Ki  Tisa
Exodus 30:11-34:35

     This week’s Torah portion is about a very significant event in Jewish history. When Moses went up on Mt. Sinai , the people were waiting for him to return. When they assumed that he was not returning, they said to Aaron,    Come, make us a god who will go before us; as for this Moses, the man who brought us up from the land of Egypt , we do not know what has become of him."  Notice carefully that they are not asking for a different God. They are asking for a replacement for Moses!  Did they view Moses as a god? From all previous accounts of Moses’ interaction with the people, they did not view him as a god. However, they may have understood Moses as someone who came from God who had the power to do the work of God and who represented the presence of God.  Now that Moses seemingly was not returning, they needed a replacement.
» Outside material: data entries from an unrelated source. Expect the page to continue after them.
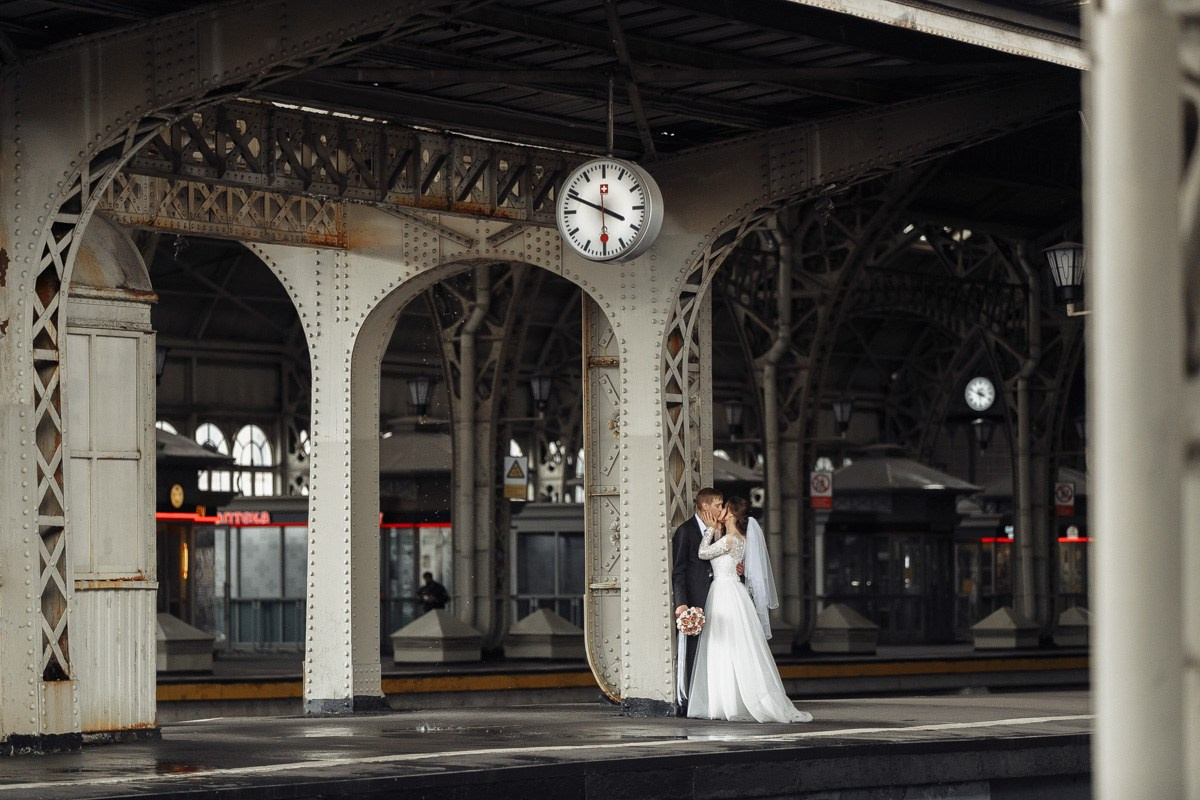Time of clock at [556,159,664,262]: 3:48
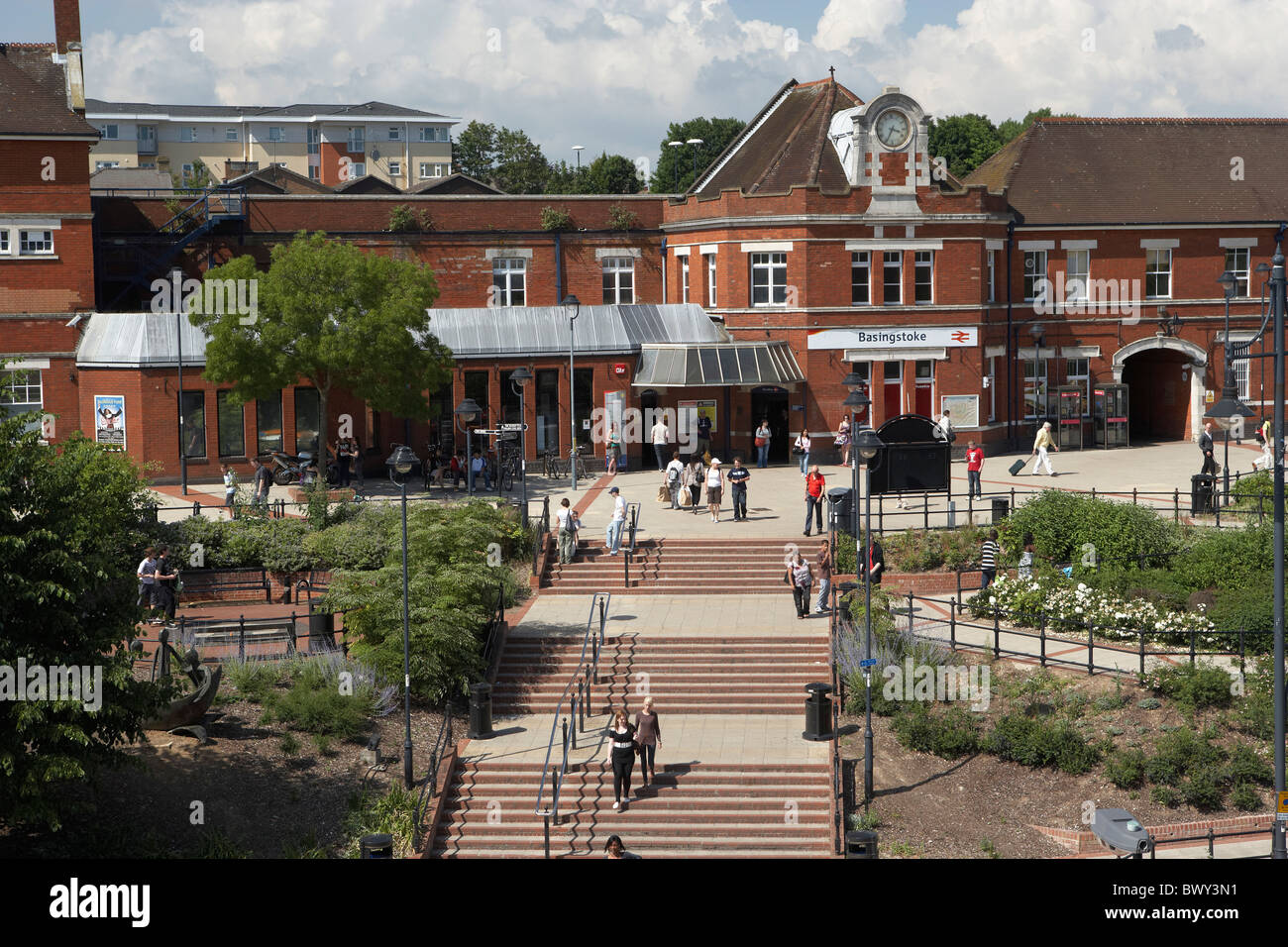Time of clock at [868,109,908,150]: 3:34
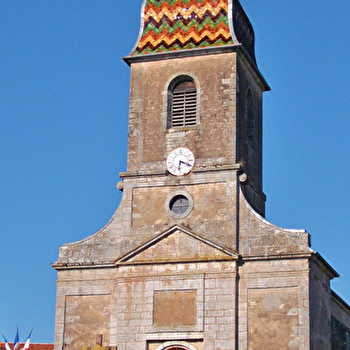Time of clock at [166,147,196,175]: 6:18
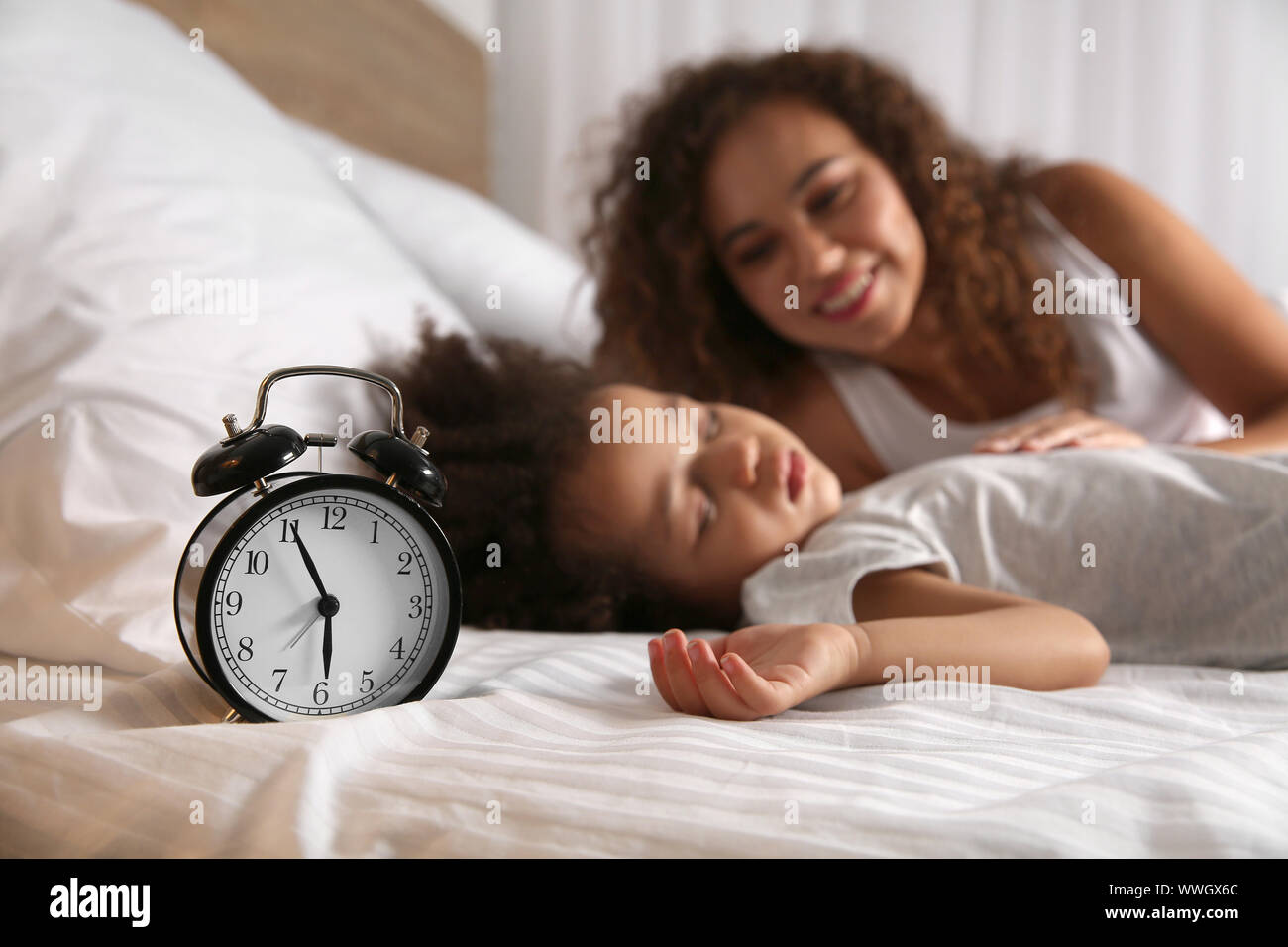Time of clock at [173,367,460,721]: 5:55
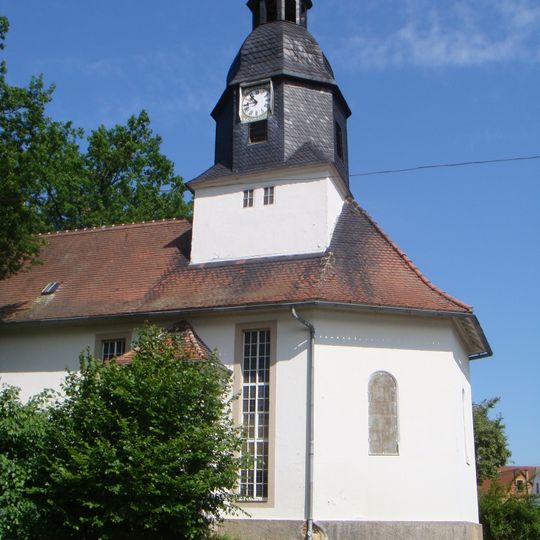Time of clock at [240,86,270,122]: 10:43
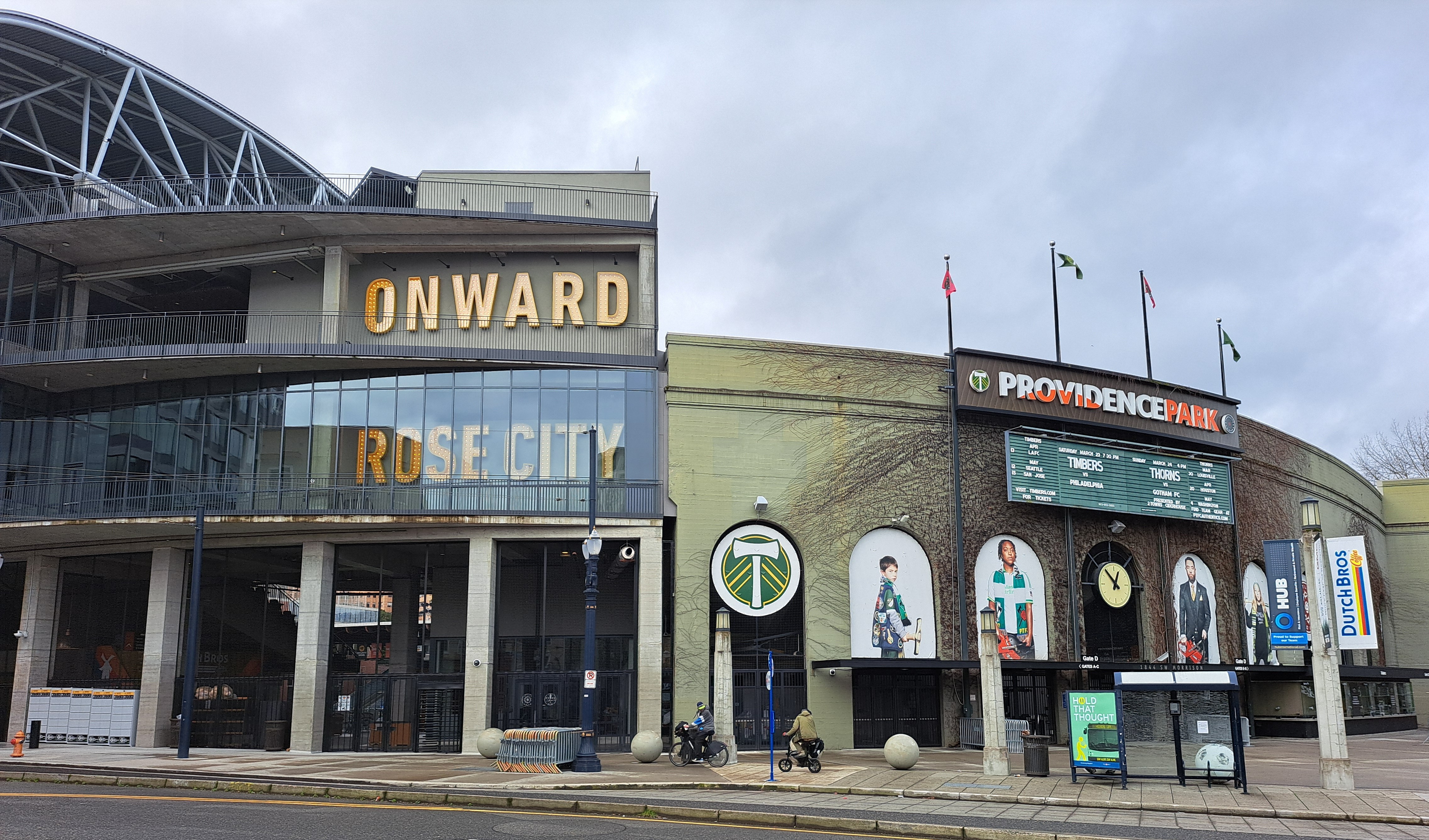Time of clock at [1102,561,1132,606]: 12:53
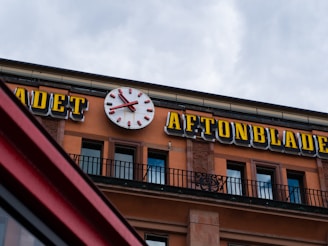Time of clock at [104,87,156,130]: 10:41
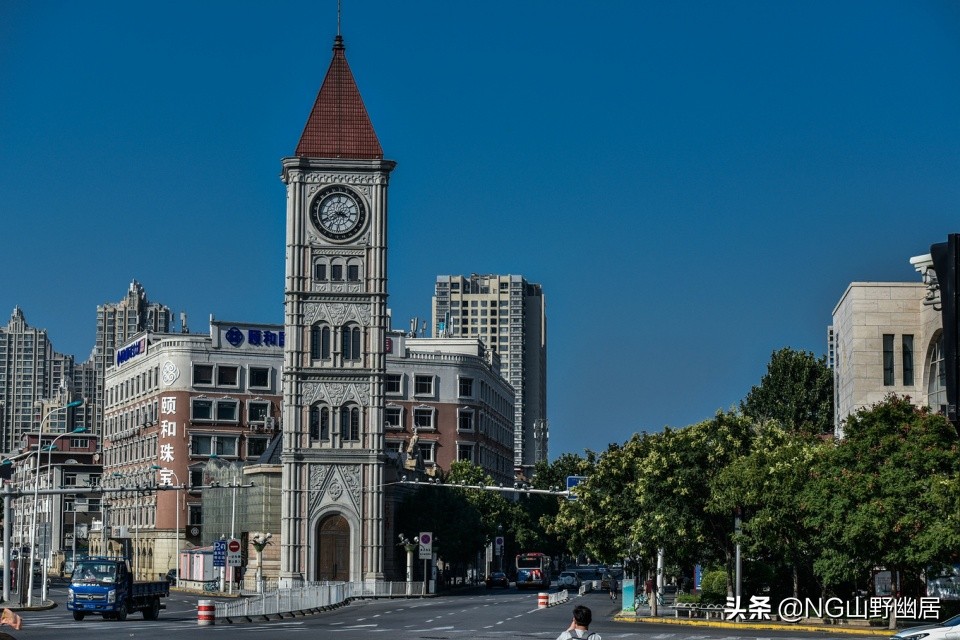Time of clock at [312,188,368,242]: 3:40
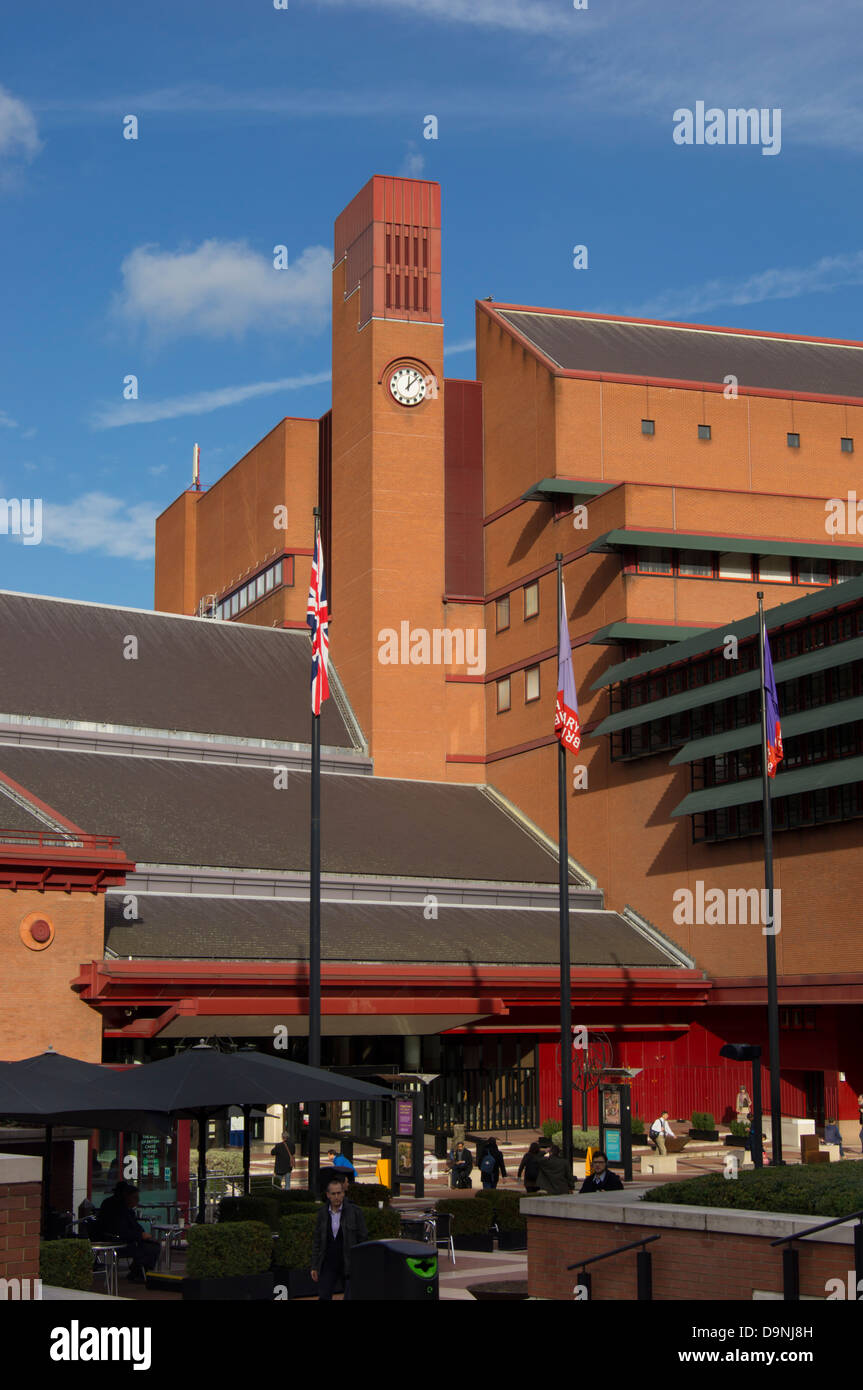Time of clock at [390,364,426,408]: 12:07
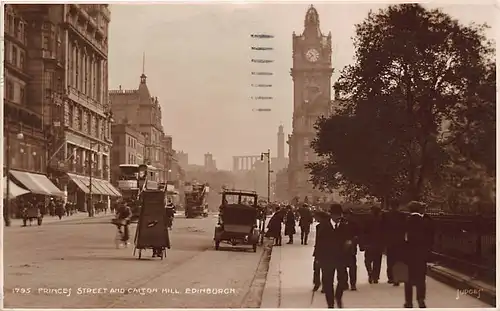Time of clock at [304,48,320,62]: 10:37
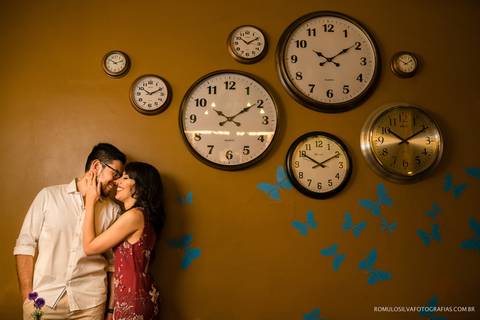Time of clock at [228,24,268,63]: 10:10
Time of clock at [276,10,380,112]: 10:09
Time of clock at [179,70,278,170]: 10:09
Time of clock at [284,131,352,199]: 10:10
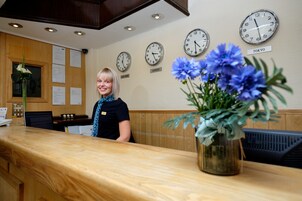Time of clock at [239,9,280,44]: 11:28
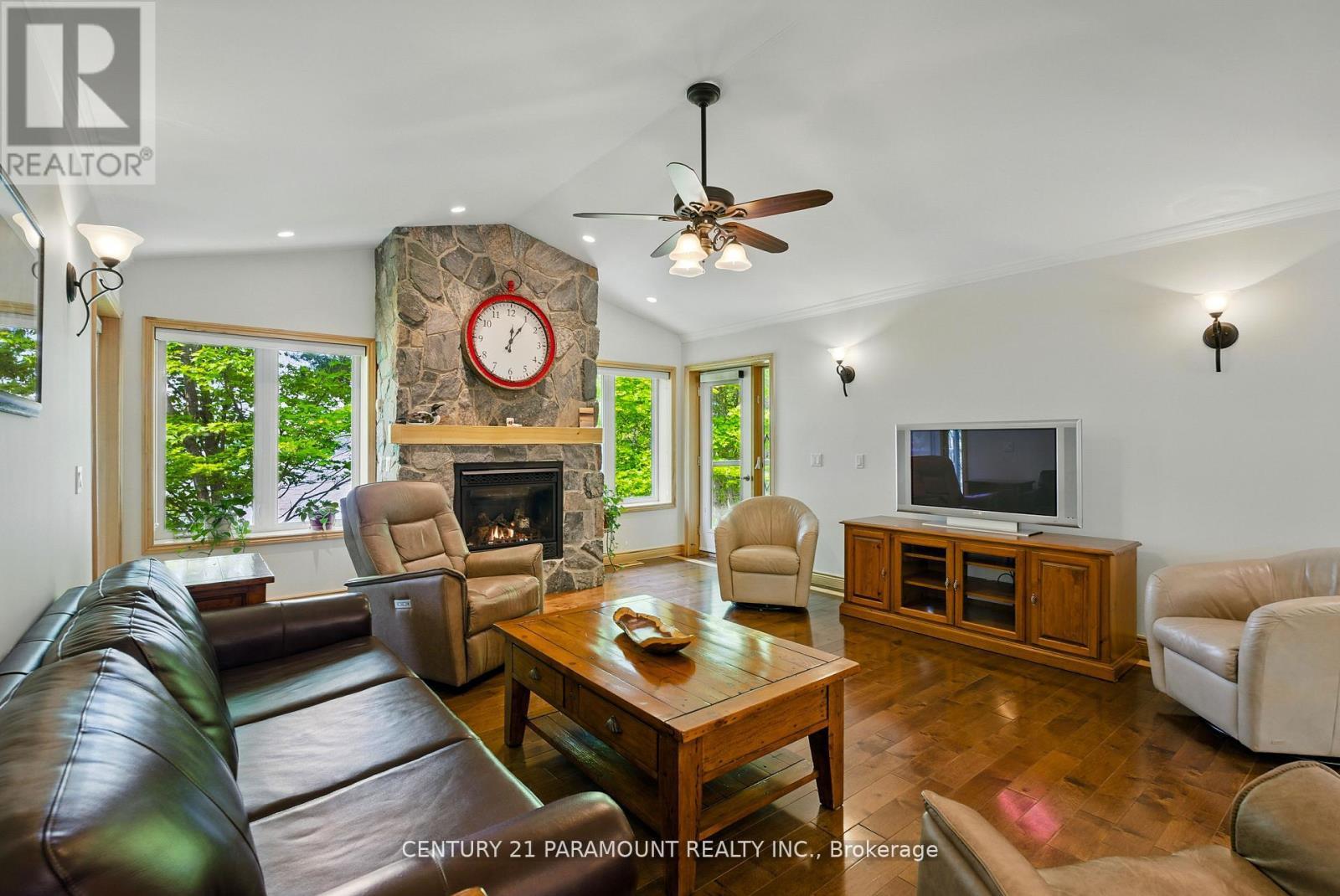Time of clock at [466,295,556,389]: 12:05
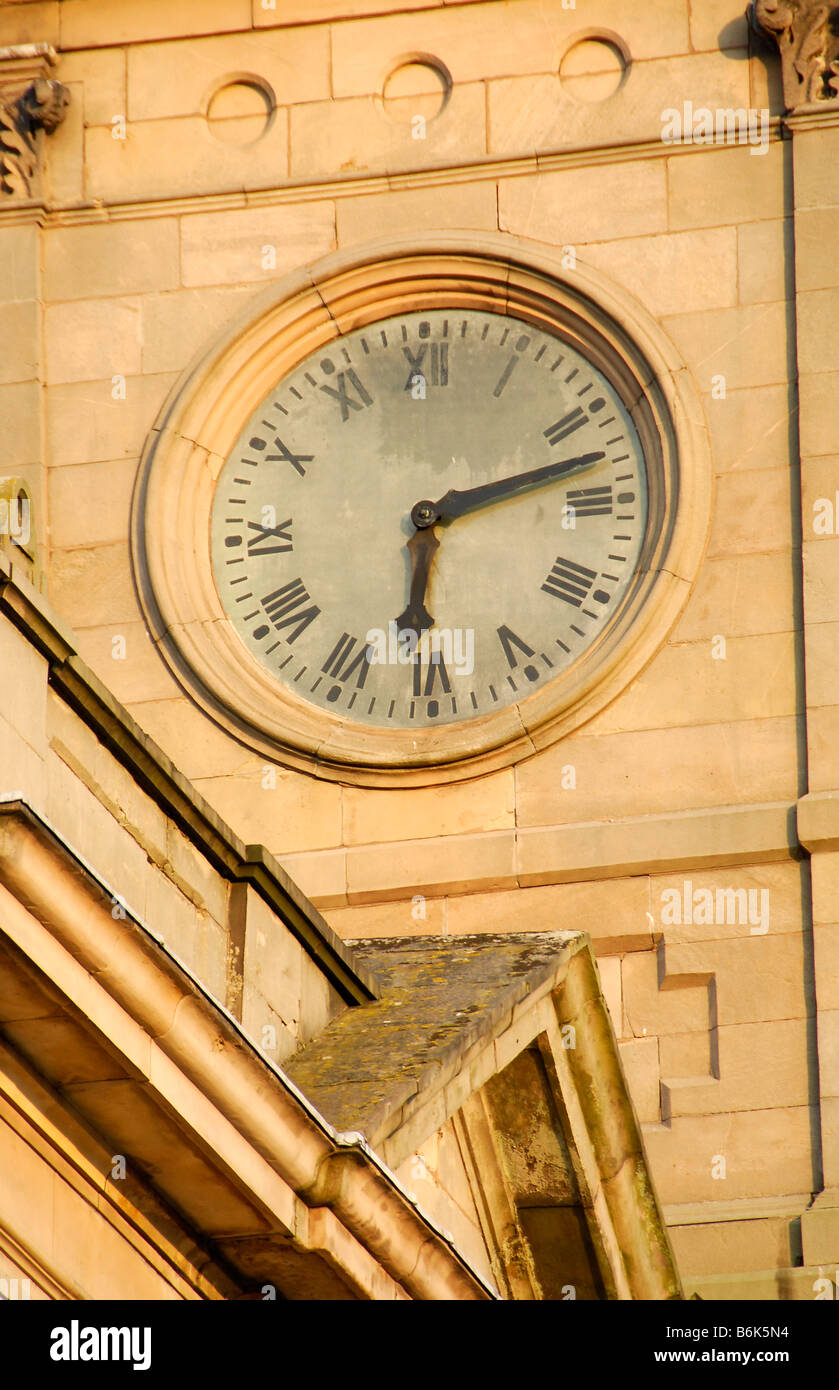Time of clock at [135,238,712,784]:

The calf  was to be the replacement representative for the presence of God with them.  Notice Ex. 32:4-5   He took this from their hand, and fashioned it with a graving tool and made it into a molten calf; and they said, "This is your god, O Israel , who brought you up from the land of Egypt ."  5 Now when Aaron saw this, he built an altar before it; and Aaron made a proclamation and said, "Tomorrow shall be a feast to the LORD."   Unfortunately, the people could not resist the temptation to take this symbol of the presence of God and treat it as a god itself. Note what God tells Moses in verses 7-8.      Then the LORD spoke to Moses, "Go down at once, for your people, whom you brought up from the land of Egypt , have corrupted themselves.   "They have quickly turned aside from the way which I commanded them. They have made for themselves a molten calf, and have worshiped it and have sacrificed to it and said, 'This is your god, O Israel , who brought you up from the land of Egypt !'"  In other words the people could not resist both the culture that they knew as well as the tendency of being human to worship something they could see.
   
There are several interesting parallels here for believers to understand. Yeshua is in a sense a “second Moses”. He dwelt here on the earth as someone to lead the children of Israel from slavery to freedom, doing the works of God - being in Himself the presence of God. Of course Moses was a human being as you and I, while Yeshua was the incarnation of God (see Jn. 1:17 ).  Yeshua told his disciples before his death and resurrection    "In My Father's house are many dwelling places; if it were not so, I would have told you; for I go to prepare a place for you. "If I go and prepare a place for you, I will come again and receive you to Myself, that where I am, there you may be also. (Jn.14:2-3).  Yeshua has been away for a long time! He is coming again - but in the meantime he has given us the Ruach HaKodesh to guide us in all truth as well as the Word of God (Jn. 14:23 -26).  Unfortunately, there are many people who have forgotten that the Lord is returning and have fashioned for themselves gods to lead and guide them. I am not speaking of different “religious systems” but rather either physical or mental images of God which at the beginning served as reminders of God but ultimately serve as replacements for God. According to J. I. Packer in his book Knowing God, the second commandment serves as a deterrent to this practice.  He says that things like pictures and statues of “Jesus” cause the image of the glory of God to be obscured. He says that if we view images of God made with human hands over and over again, that will ultimately become the mental picture that we have in our minds when we pray or think about God. Speaking of mental images, Packer says that we form graven images in our minds when we say things like, “I like to think of God as the great architect” or “I do not think of God as a judge” and other similar statements.   
   
Let’s use this week’s Torah portion to think about our own lives and whether we have indeed created “golden calves” in our minds or homes as we wait for the return of the Lord.  Shabbat Shalom!